We think this is in part due to increased consumer awareness of sugar intake, in many cases thanks to increased government regulation on the food industry (soda taxes, front of package labels). Increased use of other sweeteners and consumer satiation also probably play a role.

A decade ago, we used to think that sugar consumption globally would grow at 2% a year, 1% in line with population growth and 1% because of increased wealth. But now sugar consumption is barely keeping up with population growth.

COVID has only played a small role in this trend. The virus’ arrival hit the out-of-home dining sector hard in 2020, leading to reduced per capita sugar consumption in some regions. But we’ve since learned how to live with COVID better, and aggressive lockdowns seen in 2020 are unlikely to be repeated, even despite the emergence of the Omicron variant. This means we think sugar consumption will recover into 2022, but only back to where we were in the middle of the 2010s.

Based on this outlook, it’s hard to justify why sugar prices should keep rising. If global sugar consumption remains at 20kg per person per year and the global population peaks near 10b people, sugar consumption would peak at 200m tonnes a year. Sugar production in 2017/18 was 188m tonnes, and so almost sufficient to feed the world.

Instead, the outlook for sugar consumption depends on cane and beet being seen as energy crops. Ethanol from sucrose could transform the sugar market in the next decade. Of course, this is nothing new. Brazil has been using ethanol as a road fuel for more than 40 years. We could just as easily have said that ethanol would transform the sugar market in the late 2000s, but recent developments have given us renewed confidence.

Look to India, which has committed to blending 20% ethanol in gasoline by 2025. At current trends, this will add a further 6m tonnes sucrose consumption in the country, and this could continue to increase even if the blend doesn’t rise as vehicle ownership becomes more widespread. India will no longer be the world’s lowest cost sugar supplier. We have previously pointed out the parallels with the reform of the EU’s sugar sector, which led to the bull market of 2020 and 2021. India’s reform will lead to higher sugar prices in the coming years.

It’s possible that some of the new vehicles in India could be electric vehicles. However, this would run counter to India’s commitments made at COP26 in Glasgow. 70% of India’s electricity is generated from coal. In effect, electric vehicles in India would be fuelled by fossil fuels. India has committed that 50% of its energy use will be from renewable sources by 2030. Given this, ethanol is a better fuel for vehicles than coal-generated electricity.
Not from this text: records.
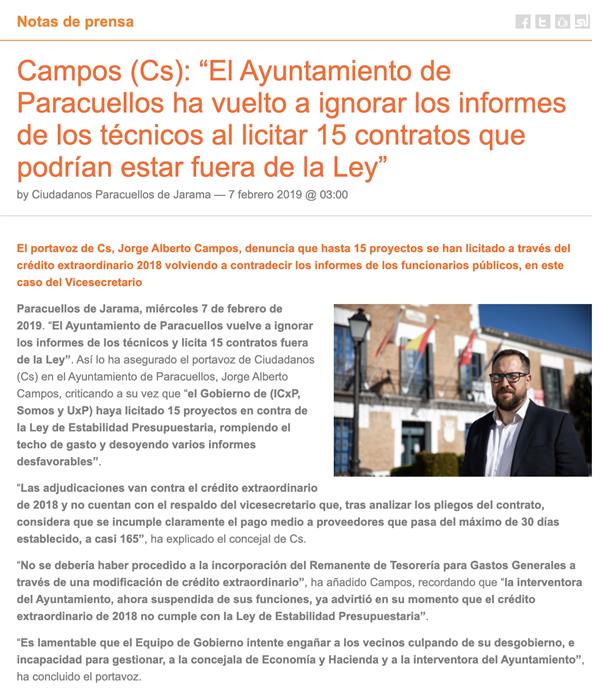 Notas de prensa

Campos (Cs): “El Ayuntamiento de Paracuellos ha vuelto a ignorar los informes de los técnicos al licitar 15 contratos que podrían estar fuera de la Ley”

by Ciudadanos Paracuellos de Jarama — 7 febrero 2019 @ 03:00

El portavoz de Cs, Jorge Alberto Campos, denuncia que hasta 15 proyectos se han licitado a través del crédito extraordinario 2018 volviendo a contradecir los informes de los funcionarios públicos, en este caso del Vicesecretario

Paracuellos de Jarama, miércoles 7 de febrero de 2019. “El Ayuntamiento de Paracuellos vuelve a ignorar los informes de los técnicos y licita 15 contratos fuera de la Ley”. Así lo ha asegurado el portavoz de Ciudadanos (Cs) en el Ayuntamiento de Paracuellos, Jorge Alberto Campos, criticando a su vez que “el Gobierno de (ICxP, Somos y UxP) haya licitado 15 proyectos en contra de la Ley de Estabilidad Presupuestaria, rompiendo el techo de gasto y desoyendo varios informes desfavorables”.

“Las adjudicaciones van contra el crédito extraordinario de 2018 y no cuentan con el respaldo del vicesecretario que, tras analizar los pliegos del contrato, considera que se incumple claramente el pago medio a proveedores que pasa del máximo de 30 días establecido, a casi 165”, ha explicado el concejal de Cs.

“No se debería haber procedido a la incorporación del Remanente de Tesorería para Gastos Generales a través de una modificación de crédito extraordinario”, ha añadido Campos, recordando que “la interventora del Ayuntamiento, ahora suspendida de sus funciones, ya advirtió en su momento que el crédito extraordinario de 2018 no cumple con la Ley de Estabilidad Presupuestaria”.

“Es lamentable que el Equipo de Gobierno intente engañar a los vecinos culpando de su desgobierno, e incapacidad para gestionar, a la concejala de Economía y Hacienda y a la interventora del Ayuntamiento”, ha concluido el portavoz.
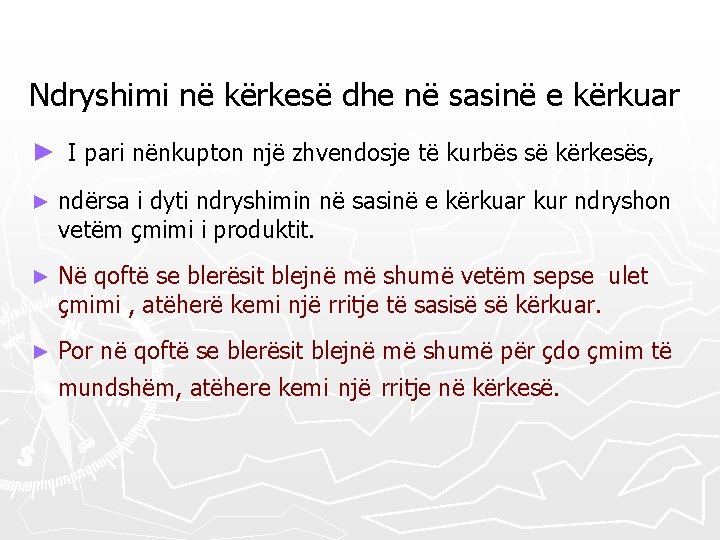 Ndryshimi në kërkesë dhe në sasinë e kërkuar

► I pari nënkupton një zhvendosje të kurbës së kërkesës,

► ndërsa i dyti ndryshimin në sasinë e kërkuar kur ndryshon vetëm çmimi i produktit.

► Në qoftë se blerësit blejnë më shumë vetëm sepse ulet çmimi , atëherë kemi një rritje të sasisë së kërkuar.

► Por në qoftë se blerësit blejnë më shumë për çdo çmim të mundshëm, atëhere kemi një rritje në kërkesë.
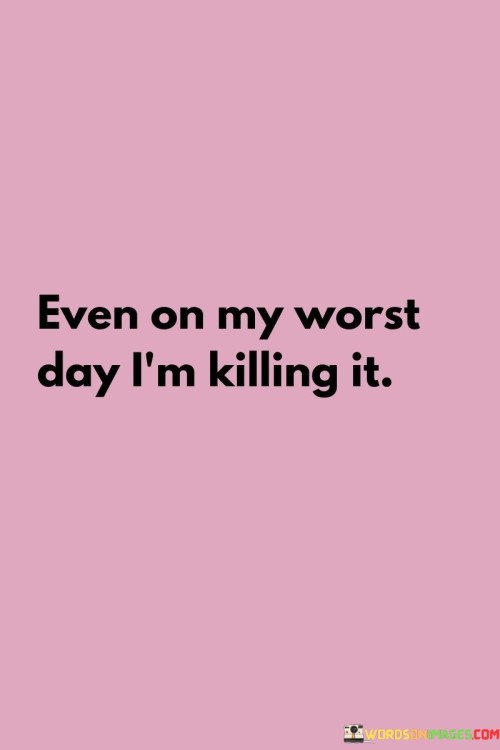 Even on my worst day I'm killing it.

WORDSONIMAGES.COM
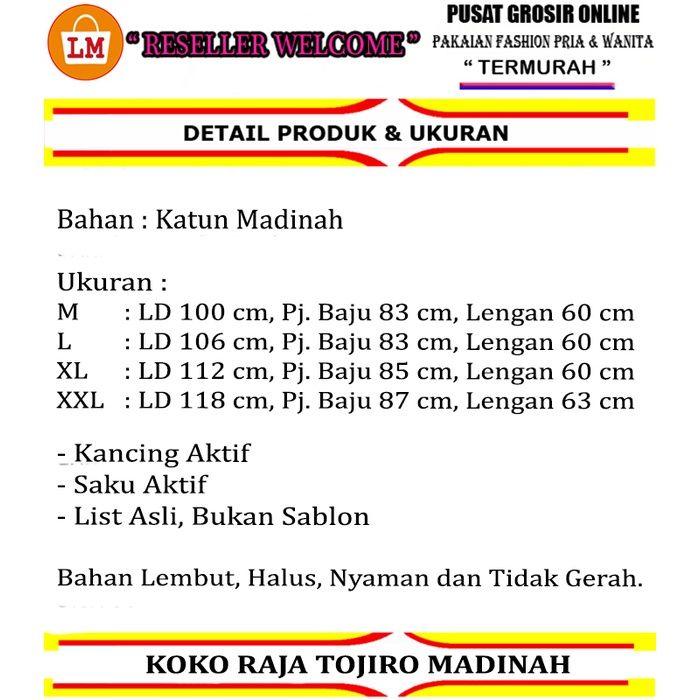 LM

" RESELLER WELCOME "

PUSAT GROSIR ONLINE
PAKAIAN FASHION PRIA & WANITA
" TERMURAH "

DETAIL PRODUK & UKURAN

Bahan : Katun Madinah

Ukuran :
M : LD 100 cm, Pj. Baju 83 cm, Lengan 60 cm
L : LD 106 cm, Pj. Baju 83 cm, Lengan 60 cm
XL : LD 112 cm, Pj. Baju 85 cm, Lengan 60 cm
XXL : LD 118 cm, Pj. Baju 87 cm, Lengan 63 cm

- Kancing Aktif
- Saku Aktif
- List Asli, Bukan Sablon

Bahan Lembut, Halus, Nyaman dan Tidak Gerah.

KOKO RAJA TOJIRO MADINAH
COP26 was also the first to explicitly target fossil fuels, with a statement being released aiming to phase down coal use and phase out unsustainable fossil fuel subsidies. 140 countries accounting for more than 90% of global GDP committed to becoming net zero carbon. China committed to peak CO2 emissions by 2030 and to be carbon neutral by 2060.

Thailand committed to net zero by 2065. Both countries already have well-developed ethanol blending. It’s not too much of a stretch to imagine that ethanol use might be further increased while countries transition to greener electricity supply.

The problem here is that there’s been very little investment in cane or beet growing/processing in the past decade. Prices have been in a 10-year downtrend; there’s been no incentive to invest! This means that if we look at sugar production on a per capita basis, we’re currently at the bottom of a century-long uptrend. If we need sucrose for energy as well as sugar, the world simply isn’t growing enough cane or beet. We therefore need higher prices to be sustained to drive investment in the sector.